Design and implementation of bioimplants. (a) Snap-through designs for bioimplants. (b) Arrangement of the implant in the human body, at the two distinct equilibrium states.[31] Reprinted with permission from Royal Society of Chemistry.

Conclusions

In conclusion, the mechanical modeling of the cellular behavior and the engineering design and scaffolds were summarized. There are many physiological mechanisms associated with the interaction between cells attached to the substrate that affect their mechanical performance. These effects occur in both the linear elastic and nonlinear domain and have been efficiently captured for 2D structural models. In addition, the mechanisms of proliferation, migration, and differentiation can also be associated with mechanical phenomena, providing a deeper understanding in ways to improve the established models.
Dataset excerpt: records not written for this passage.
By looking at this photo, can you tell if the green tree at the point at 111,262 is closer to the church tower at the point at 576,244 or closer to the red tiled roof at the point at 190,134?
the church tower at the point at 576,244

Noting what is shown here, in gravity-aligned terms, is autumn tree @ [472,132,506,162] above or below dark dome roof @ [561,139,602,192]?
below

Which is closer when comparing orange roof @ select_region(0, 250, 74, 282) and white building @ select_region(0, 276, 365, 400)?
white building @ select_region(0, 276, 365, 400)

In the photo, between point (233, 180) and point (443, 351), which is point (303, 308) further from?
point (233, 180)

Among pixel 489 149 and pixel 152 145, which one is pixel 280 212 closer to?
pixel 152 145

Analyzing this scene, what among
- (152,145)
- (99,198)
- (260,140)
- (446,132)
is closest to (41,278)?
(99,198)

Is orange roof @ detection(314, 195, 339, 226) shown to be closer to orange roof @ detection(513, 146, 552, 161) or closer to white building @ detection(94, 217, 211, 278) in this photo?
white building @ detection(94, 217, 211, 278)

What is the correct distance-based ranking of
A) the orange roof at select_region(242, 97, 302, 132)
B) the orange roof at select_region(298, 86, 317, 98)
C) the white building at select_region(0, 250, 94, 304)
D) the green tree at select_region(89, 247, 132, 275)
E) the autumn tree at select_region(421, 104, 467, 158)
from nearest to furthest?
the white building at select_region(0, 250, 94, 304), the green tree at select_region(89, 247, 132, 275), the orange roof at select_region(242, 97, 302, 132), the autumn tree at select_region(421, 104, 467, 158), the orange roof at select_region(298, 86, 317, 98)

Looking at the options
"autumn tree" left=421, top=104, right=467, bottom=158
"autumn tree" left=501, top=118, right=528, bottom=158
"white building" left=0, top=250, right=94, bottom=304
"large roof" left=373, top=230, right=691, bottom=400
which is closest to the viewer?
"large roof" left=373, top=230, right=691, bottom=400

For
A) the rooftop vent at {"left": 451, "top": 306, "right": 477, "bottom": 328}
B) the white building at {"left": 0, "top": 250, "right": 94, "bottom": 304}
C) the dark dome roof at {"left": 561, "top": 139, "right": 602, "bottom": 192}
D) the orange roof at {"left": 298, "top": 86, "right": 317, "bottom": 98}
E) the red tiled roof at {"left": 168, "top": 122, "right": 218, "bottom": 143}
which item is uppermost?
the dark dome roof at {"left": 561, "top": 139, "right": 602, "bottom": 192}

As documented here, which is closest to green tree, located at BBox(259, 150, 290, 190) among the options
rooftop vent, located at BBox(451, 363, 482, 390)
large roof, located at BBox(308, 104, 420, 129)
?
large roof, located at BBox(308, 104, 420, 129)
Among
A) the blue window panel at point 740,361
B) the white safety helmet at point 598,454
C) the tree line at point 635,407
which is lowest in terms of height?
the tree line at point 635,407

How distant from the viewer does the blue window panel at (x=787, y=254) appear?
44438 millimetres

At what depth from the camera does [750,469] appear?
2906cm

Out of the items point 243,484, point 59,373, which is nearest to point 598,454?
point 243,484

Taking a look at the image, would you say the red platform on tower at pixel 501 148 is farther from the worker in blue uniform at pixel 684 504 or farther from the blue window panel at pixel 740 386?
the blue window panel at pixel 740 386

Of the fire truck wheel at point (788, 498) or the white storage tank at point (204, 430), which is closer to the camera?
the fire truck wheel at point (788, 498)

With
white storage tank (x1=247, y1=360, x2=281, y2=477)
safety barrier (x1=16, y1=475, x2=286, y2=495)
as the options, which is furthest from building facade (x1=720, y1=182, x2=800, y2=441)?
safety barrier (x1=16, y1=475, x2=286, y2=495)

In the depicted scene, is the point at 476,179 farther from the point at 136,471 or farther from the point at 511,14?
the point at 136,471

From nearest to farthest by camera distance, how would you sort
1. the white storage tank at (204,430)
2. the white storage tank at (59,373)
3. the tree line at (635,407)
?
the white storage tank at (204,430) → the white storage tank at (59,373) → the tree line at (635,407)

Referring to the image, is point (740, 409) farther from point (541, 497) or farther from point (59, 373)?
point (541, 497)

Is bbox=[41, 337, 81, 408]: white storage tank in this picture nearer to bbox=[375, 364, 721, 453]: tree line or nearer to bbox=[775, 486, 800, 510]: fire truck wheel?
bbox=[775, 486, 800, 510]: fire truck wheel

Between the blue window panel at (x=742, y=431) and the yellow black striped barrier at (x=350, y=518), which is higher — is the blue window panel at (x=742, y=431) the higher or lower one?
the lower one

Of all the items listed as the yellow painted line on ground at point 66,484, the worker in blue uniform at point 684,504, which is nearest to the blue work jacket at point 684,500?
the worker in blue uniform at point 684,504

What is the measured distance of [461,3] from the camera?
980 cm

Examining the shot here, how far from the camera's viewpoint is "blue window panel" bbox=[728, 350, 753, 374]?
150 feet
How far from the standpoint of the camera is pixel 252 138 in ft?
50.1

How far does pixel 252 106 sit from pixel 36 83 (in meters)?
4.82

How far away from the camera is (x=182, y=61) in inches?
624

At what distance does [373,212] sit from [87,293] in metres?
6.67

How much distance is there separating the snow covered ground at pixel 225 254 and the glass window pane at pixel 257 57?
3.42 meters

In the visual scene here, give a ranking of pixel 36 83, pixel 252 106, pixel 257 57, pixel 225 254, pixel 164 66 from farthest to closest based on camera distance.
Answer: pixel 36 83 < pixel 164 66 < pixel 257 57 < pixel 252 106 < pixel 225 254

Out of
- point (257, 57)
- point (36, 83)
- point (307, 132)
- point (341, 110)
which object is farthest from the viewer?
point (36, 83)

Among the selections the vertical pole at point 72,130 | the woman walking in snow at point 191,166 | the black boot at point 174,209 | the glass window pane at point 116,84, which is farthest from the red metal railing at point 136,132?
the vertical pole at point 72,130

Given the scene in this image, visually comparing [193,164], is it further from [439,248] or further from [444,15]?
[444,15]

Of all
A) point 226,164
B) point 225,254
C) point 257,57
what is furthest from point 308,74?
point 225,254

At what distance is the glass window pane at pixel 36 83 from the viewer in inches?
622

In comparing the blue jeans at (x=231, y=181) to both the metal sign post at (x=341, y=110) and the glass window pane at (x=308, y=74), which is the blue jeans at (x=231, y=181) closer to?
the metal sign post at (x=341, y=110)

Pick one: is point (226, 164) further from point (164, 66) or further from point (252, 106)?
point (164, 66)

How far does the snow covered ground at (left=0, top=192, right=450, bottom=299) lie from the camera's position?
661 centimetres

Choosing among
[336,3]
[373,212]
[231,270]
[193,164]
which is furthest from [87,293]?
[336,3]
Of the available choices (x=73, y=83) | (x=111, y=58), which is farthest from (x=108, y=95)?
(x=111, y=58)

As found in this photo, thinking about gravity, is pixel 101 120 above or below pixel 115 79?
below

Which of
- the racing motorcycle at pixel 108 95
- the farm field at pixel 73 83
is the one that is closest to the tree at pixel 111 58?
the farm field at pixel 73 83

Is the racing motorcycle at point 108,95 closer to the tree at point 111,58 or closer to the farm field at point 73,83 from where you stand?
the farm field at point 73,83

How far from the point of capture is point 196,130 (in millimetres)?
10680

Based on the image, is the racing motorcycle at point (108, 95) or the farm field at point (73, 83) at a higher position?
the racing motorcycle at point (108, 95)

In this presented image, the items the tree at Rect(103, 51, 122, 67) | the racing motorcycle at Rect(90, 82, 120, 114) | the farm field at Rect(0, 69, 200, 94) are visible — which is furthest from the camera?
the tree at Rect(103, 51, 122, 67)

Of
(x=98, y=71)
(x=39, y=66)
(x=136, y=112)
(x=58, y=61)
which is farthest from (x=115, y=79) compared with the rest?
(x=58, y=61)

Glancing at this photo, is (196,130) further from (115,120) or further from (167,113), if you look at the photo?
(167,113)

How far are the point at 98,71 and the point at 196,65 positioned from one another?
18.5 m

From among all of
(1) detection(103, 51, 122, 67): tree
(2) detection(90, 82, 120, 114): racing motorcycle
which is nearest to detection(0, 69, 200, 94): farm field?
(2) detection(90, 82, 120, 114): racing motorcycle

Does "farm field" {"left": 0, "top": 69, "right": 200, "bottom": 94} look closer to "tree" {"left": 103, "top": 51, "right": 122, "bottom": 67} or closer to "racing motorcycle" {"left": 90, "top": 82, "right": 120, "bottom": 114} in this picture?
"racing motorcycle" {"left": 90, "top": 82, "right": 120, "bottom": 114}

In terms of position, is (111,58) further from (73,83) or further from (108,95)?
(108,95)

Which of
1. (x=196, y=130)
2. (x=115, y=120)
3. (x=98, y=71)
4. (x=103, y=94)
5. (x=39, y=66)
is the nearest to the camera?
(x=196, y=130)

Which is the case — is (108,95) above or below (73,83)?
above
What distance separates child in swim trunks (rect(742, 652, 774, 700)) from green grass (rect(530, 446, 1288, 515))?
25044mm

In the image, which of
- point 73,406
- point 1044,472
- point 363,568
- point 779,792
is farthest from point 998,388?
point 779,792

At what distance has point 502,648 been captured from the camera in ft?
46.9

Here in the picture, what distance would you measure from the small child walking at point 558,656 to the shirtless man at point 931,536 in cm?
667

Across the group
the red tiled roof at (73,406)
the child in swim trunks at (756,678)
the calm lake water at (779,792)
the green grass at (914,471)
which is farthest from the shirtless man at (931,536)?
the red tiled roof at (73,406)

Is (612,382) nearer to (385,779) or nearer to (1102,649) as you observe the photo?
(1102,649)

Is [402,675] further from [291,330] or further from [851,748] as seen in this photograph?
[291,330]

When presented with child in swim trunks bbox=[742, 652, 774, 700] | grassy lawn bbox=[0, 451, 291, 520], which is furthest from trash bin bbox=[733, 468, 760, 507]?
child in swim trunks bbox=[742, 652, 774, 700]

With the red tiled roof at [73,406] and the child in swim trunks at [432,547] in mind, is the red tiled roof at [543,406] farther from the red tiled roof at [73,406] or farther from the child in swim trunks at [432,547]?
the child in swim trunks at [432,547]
Moreover, the architecture of scaffolds, with properties such as stiffness and geometrical configuration, has significant implications in the normal or malfunctional operation of the cells. While this principle has been efficiently utilized to study cardiac diseases, more complex environments inspired by architected materials will also pave the way to observe intricate functions of the cells in a 3D environment. Perplexed architectures have been efficiently utilized from the perspective of tissue growth and penetration of the scaffold, revealing a potential convergence of the two fields. In addition, larger-scale structures, used as implant for potential surgical operations, namely meta-implants, have demonstrated how the concepts of architected materials can be utilized for the improved behavior of the part of the human body that needs to be replaced. While all of these domains orbit around the concepts of fundamental mechanics, mechanobiology and metamaterial design, they are still not integrated together. However, this fact elucidates that there are plenty of complex environments, embosoming bistability or tailored buckling, that could potentially lead to different patterns in the cellular behavior. Since MPL has been successfully utilized for the design of complex structures, it will be a vital arsenal to achieve this goal. Therefore, combining the additive manufacturing technology of MPL with tissue modeling and architected scaffold design can potentially merge all of these fields to realize complex cellular responses, create bioimplants and study malfunctions of the human body simultaneously. This will elevate the tissue engineering design and advance our understanding of enhanced physical performance.